Non ci importa sapere se George Lucas conosca la geneaologia storico-filosofica del ‘900. Mentre è importante notare che gli autori del film siano stati in grado di intuire come il gusto abbia spostato il suo interesse, da una rivolta compulsiva contro la Legge, alla richiesta simmetrica e opposta che pretende di riaffermare un principio di realtà.
In altre parole, l’inconscio politico del film ci sta avvisando che il popolo, la cui qualità di vita è stata deteriorata e stravolta, sembra aver perso progressivamente l’entusiasmo per un tipo di società atea per mettersi in cerca invece di un’ideologia da contrapporre, tanto alla schizofrenia liberista, quanto al maoismo della rivoluzione permanente. D’altronde, la classe dirigente degli ultimi trent’anni ha risposto a tali timori con un ampio spettro di feticci vuoti, ma apparentemente più sicuri, quali ad esempio quello della ‘governabilità’ (3).
3. Perché ci piace l’Impero
Sembra che sull’Impero si proiettino, quindi, almeno due istanze contrapposte e coesistenti: una immediatamente visibile, che è quella fuori tempo massimo della deriva autoritaria. Quest’ultima è ancora apprezzabile nel 1977, data più vicina alla conclusione del secondo conflitto mondiale, quando il primo episodio, The new hope (La nuova speranza), ricicla in un pasticcio post-moderno l’epopea bretone di King Arthur insieme all’immagine decodificata degli anni ’30 di uno Stato fortemente militarizzato con la sua peculiare simbologia nazi-fascista. Il film riscosse subito un grande consenso del pubblico nel quale era ancora vivissimo il trauma del totalitarismo.
Eppure, anche la ribellione aveva già preso a far parte in quell’epoca di un’innocua operazione estetica, che però divenne utile alla produzione cinematografica nella misura in cui tale immagine mitica riusciva ancora ad essere consumata dai suoi fans nonostante i problemi profilatesi in quegli anni apparivano ormai di tutt’altra natura. Alla fine dei ’70 si colloca infatti il capolinea di un ciclo di lotte sindacali dopo il quale il modello conflittuale tra capitale e lavoro, svoltosi finora nell’ambito delle normative nazionali, comincia ad essere esautorato da particolari soggetti economici apolidi, cui viene concesso di interferire in assenza dei normali vincoli istituzionali propri della social-democrazia.
4. Il ritorno del rimosso
Nel pieno sviluppo di questo processo l’Impero cambia verso, e viene offerto ora in pasto al suo pubblico come un organismo stabile, nemico del relativismo. Subentra dunque l’invocazione della Legge innanzi alla quale folle scalpitanti compiono periodicamente un rito catartico quando si danno appuntamento al cinema col fine di placare il proprio stato d’angoscia.

## Estratti di dati

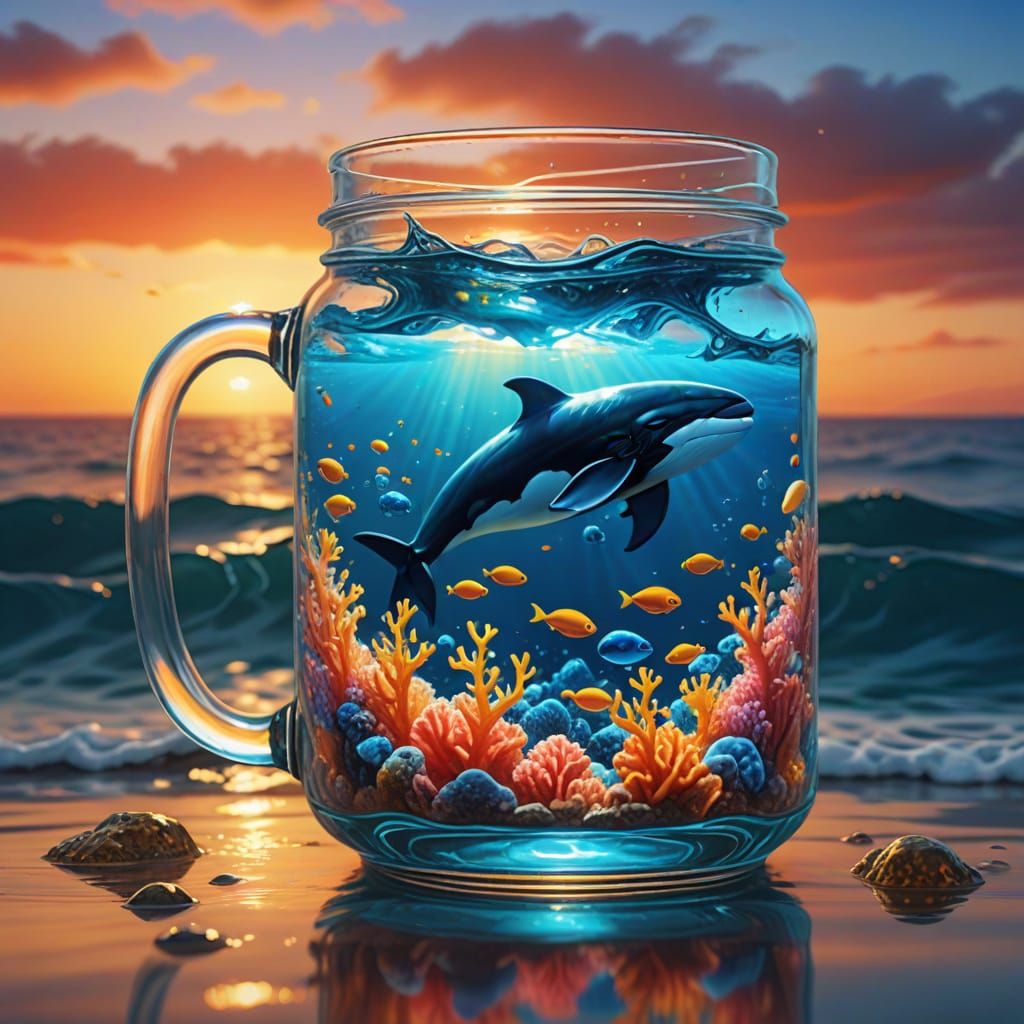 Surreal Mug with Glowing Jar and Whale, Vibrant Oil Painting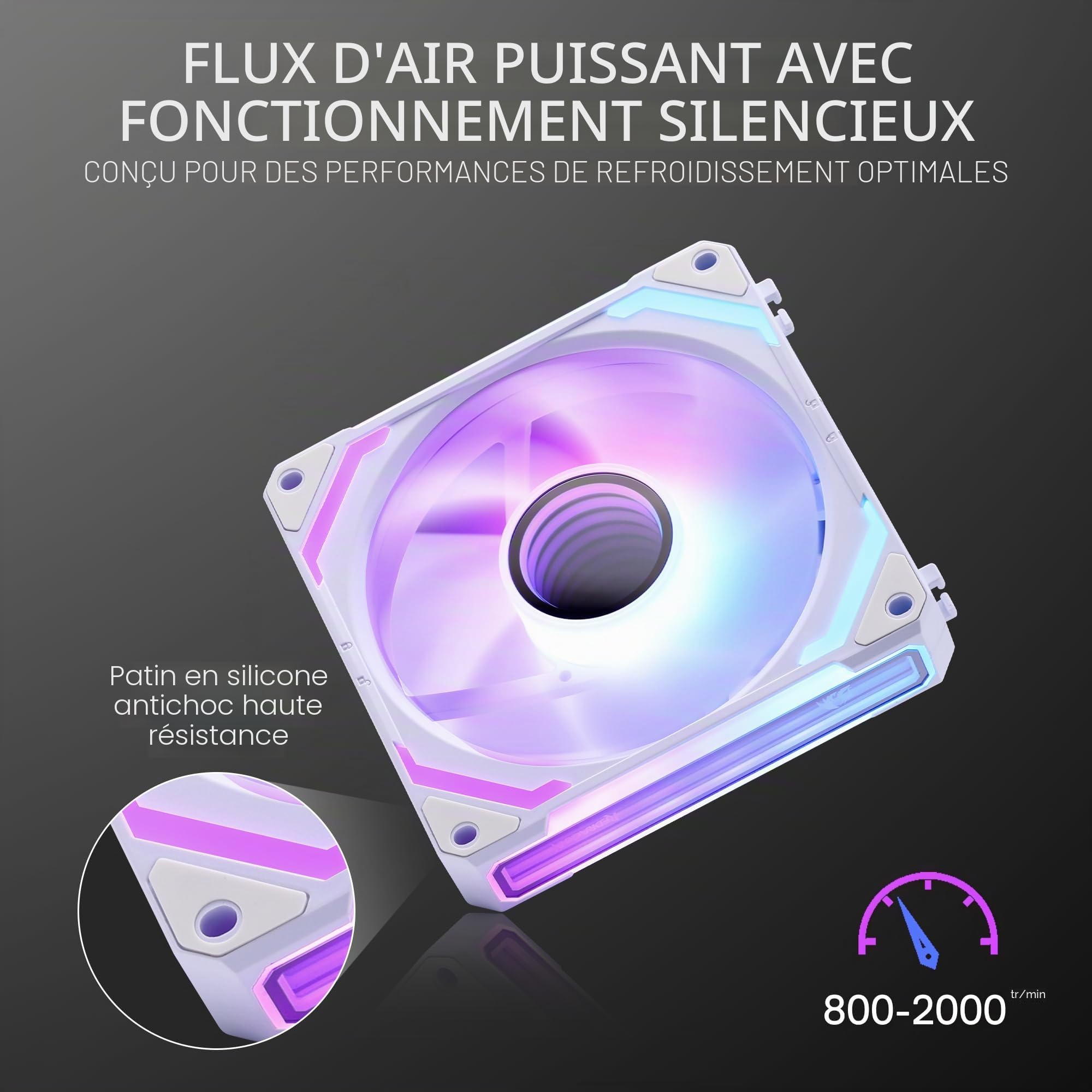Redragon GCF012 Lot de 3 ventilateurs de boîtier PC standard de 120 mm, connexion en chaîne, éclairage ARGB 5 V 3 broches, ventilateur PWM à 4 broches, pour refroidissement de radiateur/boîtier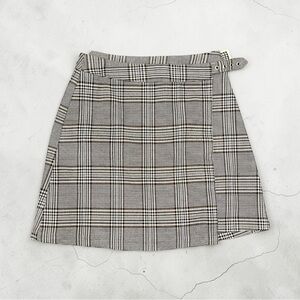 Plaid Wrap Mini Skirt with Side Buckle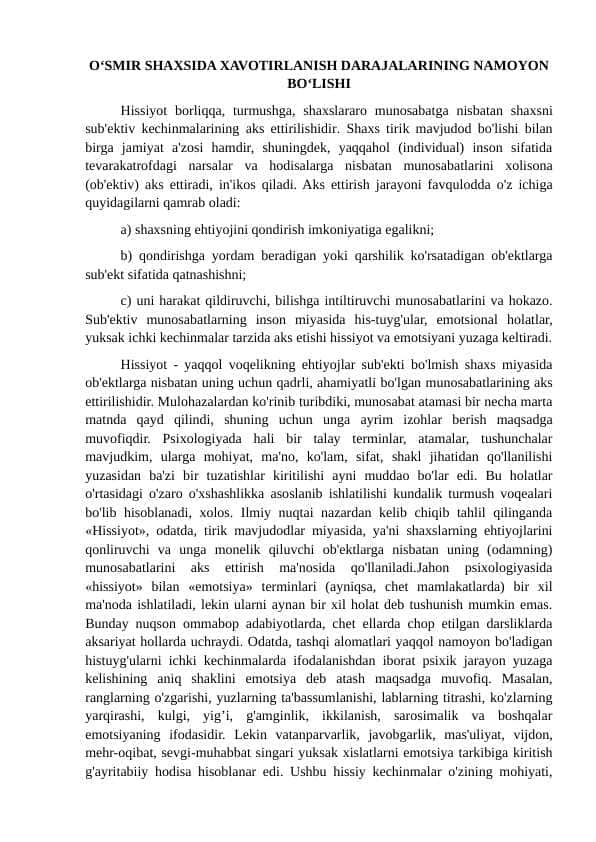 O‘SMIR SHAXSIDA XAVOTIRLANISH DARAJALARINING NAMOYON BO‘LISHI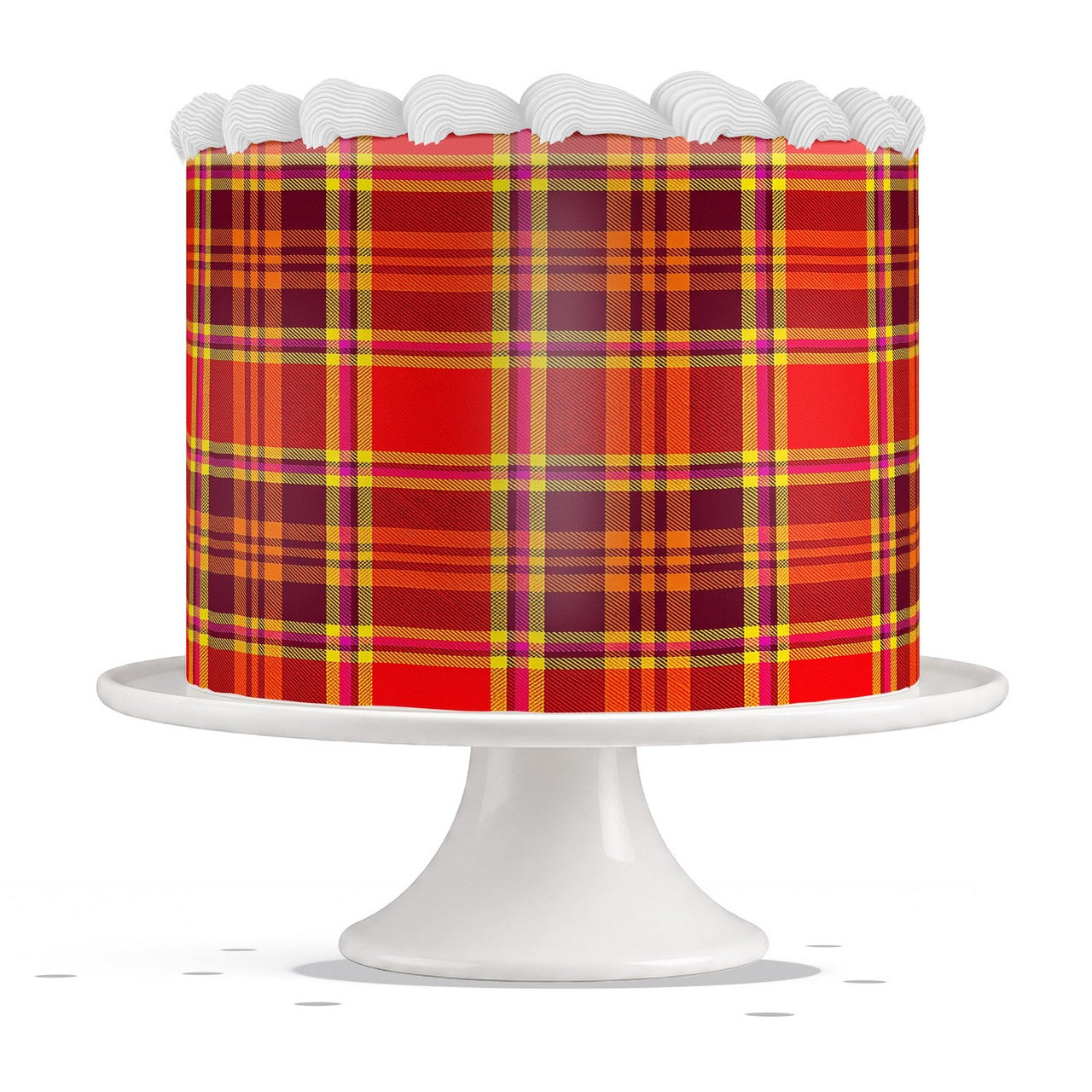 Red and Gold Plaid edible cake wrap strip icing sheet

==

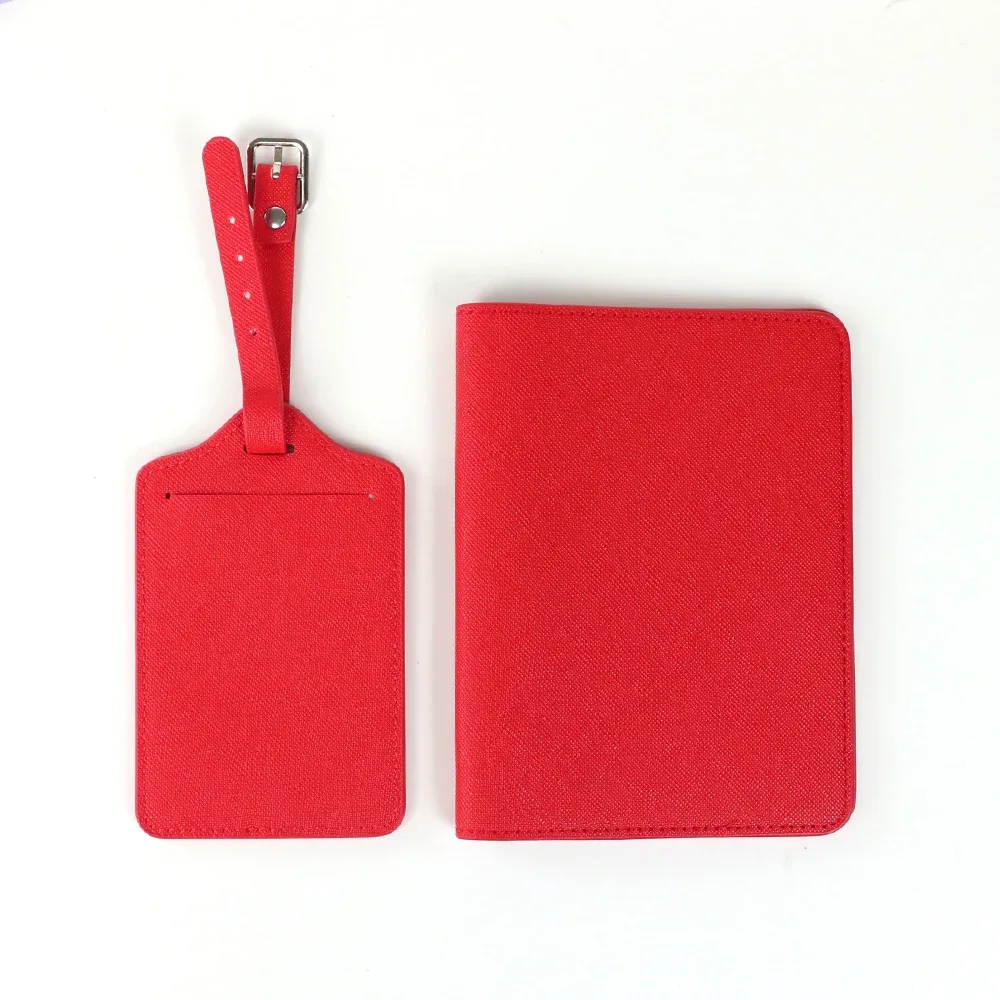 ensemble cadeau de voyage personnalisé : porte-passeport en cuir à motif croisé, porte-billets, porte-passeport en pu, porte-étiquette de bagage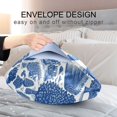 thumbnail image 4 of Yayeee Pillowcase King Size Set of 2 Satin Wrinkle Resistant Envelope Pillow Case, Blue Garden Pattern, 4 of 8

* * *

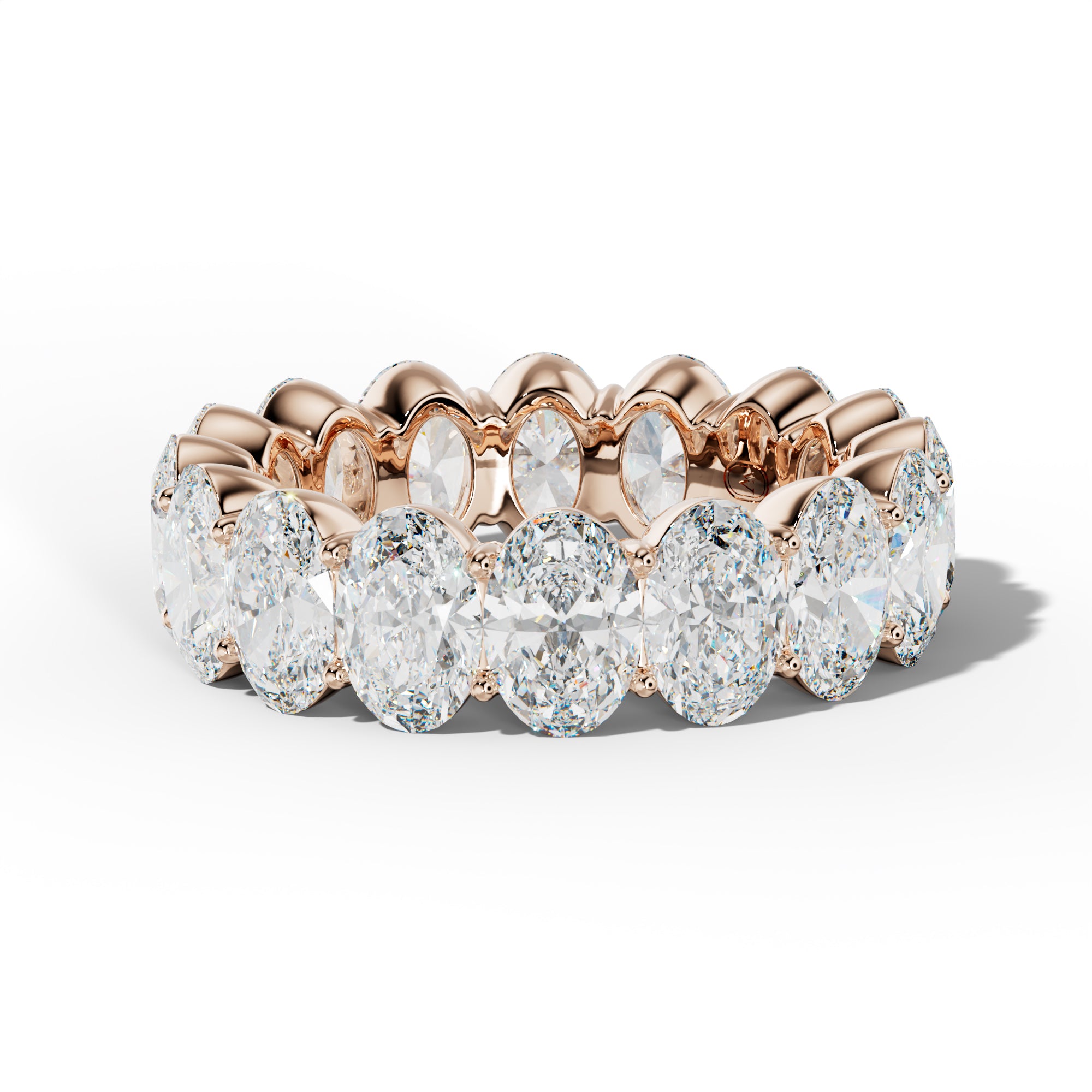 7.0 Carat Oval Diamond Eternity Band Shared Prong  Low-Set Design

## Applica quanto letto
• a. Nel testo sull'Impero e la Legge, qual è il motivo per cui la deriva autoritaria è ancora apprezzabile nel 1977? Rispondi in una o due frasi.
• b. Scrivi il seguito del testo sull'Impero e la Legge, riprendendo subito dopo la sua ultima frase.

## Risposte ai compiti
• a. Il 1977 era una data più vicina alla conclusione del secondo conflitto mondiale. Per questo il primo episodio poteva ancora riprendere l'immagine di uno Stato fortemente militarizzato con la sua simbologia nazi-fascista.

• b.
Tuttavia, siamo di fronte a una censura. La figura di Darth Vader infatti suscita attrazione non soltanto a causa di una tipica esibizione fallica che lo pone al di sopra di una massa mediocre. Quanto piuttosto perché, essendo il fautore di una grande narrazione, promette di recuperare l’ideologia in un mondo che ne è privo. Di conseguenza, potremmo fare nostra l’analisi di Walter Benjamin sull’opera d’arte come testimonianza simultanea di barbarie e civiltà, per cui l’istanza conservatrice dell’Impero si rovescia anche nell’unica direzione utopica sostenibile nel presente: la prospettiva di organizzare una società capace di imbrigliare nelle sue regole il punto di vista del mercato insieme alla sua violenza (4).
5. L’estetica dell’anti-fascismo
Il fatto è che, nello stesso mondo in cui avviene nel film, anche nel mondo reale l’utopia si presenta alla coscienza in modo perverso, ad esempio attraverso l’idolo del ‘maggioritario’, che sembra sollevare gli ostacoli che impediscono alla politica di governare. Mentre, come sappiamo, contrariamente al ‘proporzionale’, si pone agli antipodi rispetto ad una democrazia realmente rappresentativa; oppure ritorna in una fantasia reazionaria, celata appunto da un fascismo anti-storico, necessario a preservare il tabù su un’auspicabile regolamentazione del capitale.
In fin dei conti, Il film mette in scena quella stessa pantomima con la quale molti falsi progressisti contemporanei accusano la questione nazionale di rappresentare un passo indietro rispetto alla rivendicazione dei diritti sociali che vengono rimossi attraverso l’estetica dell’anti-fascismo.
Nell’attuale propaganda la nostalgia per un orizzonte di senso perduto, come ad esempio quello socialista, viene oggi semplicemente liquidata per mezzo dell’espressione denigratoria di populismo, che serve a sabotare il discorso critico privandolo di un qualsiasi contenuto realistico. Così che, nella stessa maniera dei sogni, una narrazione autentica, che cerca di sfuggire l’onta dei suoi aggressori, riesce a tornare di nuovo all’attenzione vigile e razionale soltanto in maniera censurata, sotto mentite spoglie (5).
Note
(1) Massimo Recalcati, Cosa resta del padre. La paternità nell’epoca ipermoderna, Cortina Raffaelo, Milano, 2011.
(2) La science fiction è, più di molti altri, un genere che si sposa con il mercato nella misura in cui soddisfa la pulsione edonistica per l’evasione. Ma rimane pur sempre anche allegorico, in quanto, l’immaginario della favola è depositario di atteggiamenti propri dei ceti medi e popolari con i loro sogni e il loro disincanto, in Frederic Jameson, The Desire Called Utopia and Other Science Fictions, Verso Books, New York City, 2005.
(3) Olimpia Malatesta, L’ideologia della governance, Università di Bologna, in Appello al Popolo, https://appelloalpopolo.it/?p=33592 , 22.08.2017.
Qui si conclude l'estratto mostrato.